_Excerpt_.
— START —

Thomas Golden, executive director of the Yang-Tan Institute at the ILR School and a pioneer in promoting economic independence for people with disabilities, died Nov. 1 at his home in Waverly, New York. Golden was 57.
“Throughout his career, Thomas trained and mentored thousands of practitioners in New York state and beyond regarding best practices in supporting individuals with disabilities in achieving employment and economic self-sufficiency, but most importantly – equity and inclusion in society,” said Andrew Karhan, director of the Yang-Tan Institute’s Workforce Development program. “He authored countless articles, reports and papers that will continue to be a driving force in the field. Thomas was a true transformational leader.”

— END —

_Stated task A_. Do these statements agree with the Thomas Golden obituary? For each, answer yes or no and quote the deciding words: (i) Golden died at his home in Waverly, New York. (ii) Golden was 67 when he died. (iii) Andrew Karhan directs the Yang-Tan Institute's Workforce Development program.
_Stated task B_. What comes next in the Thomas Golden obituary? Write two or three sentences that pick up after Karhan's closing remark.
The listing after this text plays no role here.

_Data entries_.
— START —

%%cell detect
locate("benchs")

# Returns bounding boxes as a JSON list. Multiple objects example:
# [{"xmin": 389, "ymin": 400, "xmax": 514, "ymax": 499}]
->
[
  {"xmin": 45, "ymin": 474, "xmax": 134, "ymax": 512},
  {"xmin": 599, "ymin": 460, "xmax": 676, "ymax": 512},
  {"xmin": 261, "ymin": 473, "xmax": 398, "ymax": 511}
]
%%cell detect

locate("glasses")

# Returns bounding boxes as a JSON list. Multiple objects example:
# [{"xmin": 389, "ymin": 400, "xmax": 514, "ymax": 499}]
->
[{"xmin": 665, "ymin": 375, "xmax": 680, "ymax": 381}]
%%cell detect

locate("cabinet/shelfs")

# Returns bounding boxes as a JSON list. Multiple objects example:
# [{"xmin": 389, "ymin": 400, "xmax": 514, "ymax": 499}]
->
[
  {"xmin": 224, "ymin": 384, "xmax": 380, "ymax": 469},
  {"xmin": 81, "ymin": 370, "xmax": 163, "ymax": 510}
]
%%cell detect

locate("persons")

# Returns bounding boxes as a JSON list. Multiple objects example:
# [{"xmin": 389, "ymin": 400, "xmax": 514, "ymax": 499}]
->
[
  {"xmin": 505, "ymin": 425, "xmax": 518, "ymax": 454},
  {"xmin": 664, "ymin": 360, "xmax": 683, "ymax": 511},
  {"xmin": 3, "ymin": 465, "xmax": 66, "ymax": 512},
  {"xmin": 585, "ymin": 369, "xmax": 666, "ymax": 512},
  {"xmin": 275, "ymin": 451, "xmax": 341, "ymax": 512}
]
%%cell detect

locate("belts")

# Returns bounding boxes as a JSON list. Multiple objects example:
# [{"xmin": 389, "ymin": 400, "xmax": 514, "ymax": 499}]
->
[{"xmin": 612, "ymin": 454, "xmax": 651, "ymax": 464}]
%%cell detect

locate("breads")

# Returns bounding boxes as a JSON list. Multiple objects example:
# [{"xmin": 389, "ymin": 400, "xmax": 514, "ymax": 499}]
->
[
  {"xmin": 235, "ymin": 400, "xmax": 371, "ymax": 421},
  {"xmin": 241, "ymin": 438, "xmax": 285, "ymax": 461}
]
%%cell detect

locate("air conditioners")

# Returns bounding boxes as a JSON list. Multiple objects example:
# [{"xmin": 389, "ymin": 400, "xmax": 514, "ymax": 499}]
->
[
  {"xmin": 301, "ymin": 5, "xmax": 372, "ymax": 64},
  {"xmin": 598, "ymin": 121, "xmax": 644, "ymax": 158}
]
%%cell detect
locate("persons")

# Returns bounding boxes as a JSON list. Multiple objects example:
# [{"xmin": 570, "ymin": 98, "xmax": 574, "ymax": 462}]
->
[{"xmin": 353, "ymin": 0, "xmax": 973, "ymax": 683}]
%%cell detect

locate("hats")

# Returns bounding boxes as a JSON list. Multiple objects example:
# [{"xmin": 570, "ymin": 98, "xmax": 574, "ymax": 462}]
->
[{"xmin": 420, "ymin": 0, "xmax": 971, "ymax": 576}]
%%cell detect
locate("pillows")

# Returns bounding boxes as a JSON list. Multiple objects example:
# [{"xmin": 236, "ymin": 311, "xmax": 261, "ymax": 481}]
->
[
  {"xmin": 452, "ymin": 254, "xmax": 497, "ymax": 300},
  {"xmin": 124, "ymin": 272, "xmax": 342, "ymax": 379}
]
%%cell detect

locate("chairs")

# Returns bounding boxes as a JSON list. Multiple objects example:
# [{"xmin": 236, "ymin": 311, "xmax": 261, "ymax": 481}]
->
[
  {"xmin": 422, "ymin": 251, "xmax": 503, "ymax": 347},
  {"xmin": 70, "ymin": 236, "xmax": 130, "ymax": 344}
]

— END —

_Task response A_.
(i) Yes: "died Nov. 1 at his home in Waverly, New York"
(ii) No: "Golden was 57."
(iii) Yes: "director of the Yang-Tan Institute’s Workforce Development program"

_Task response B_.
Golden’s influence on state and federal disability policy and practice was profound and his energy was unlimited, according to a statement to the ILR community from Susanne Bruyère, Yang-Tan director; Alex Colvin, Ph.D. ’99, ILR School dean; and Ariel Avgar, associate dean of ILR. “He approached his work with an ardent passion and tireless commitment and leaves the world a better place for his efforts,” they wrote.
Born July 5, 1963, in Lowville, New York, Golden graduated from Ogdensburg High School in 1981, and received a bachelor’s degree in psychology from Eastern Nazarene College in 1986.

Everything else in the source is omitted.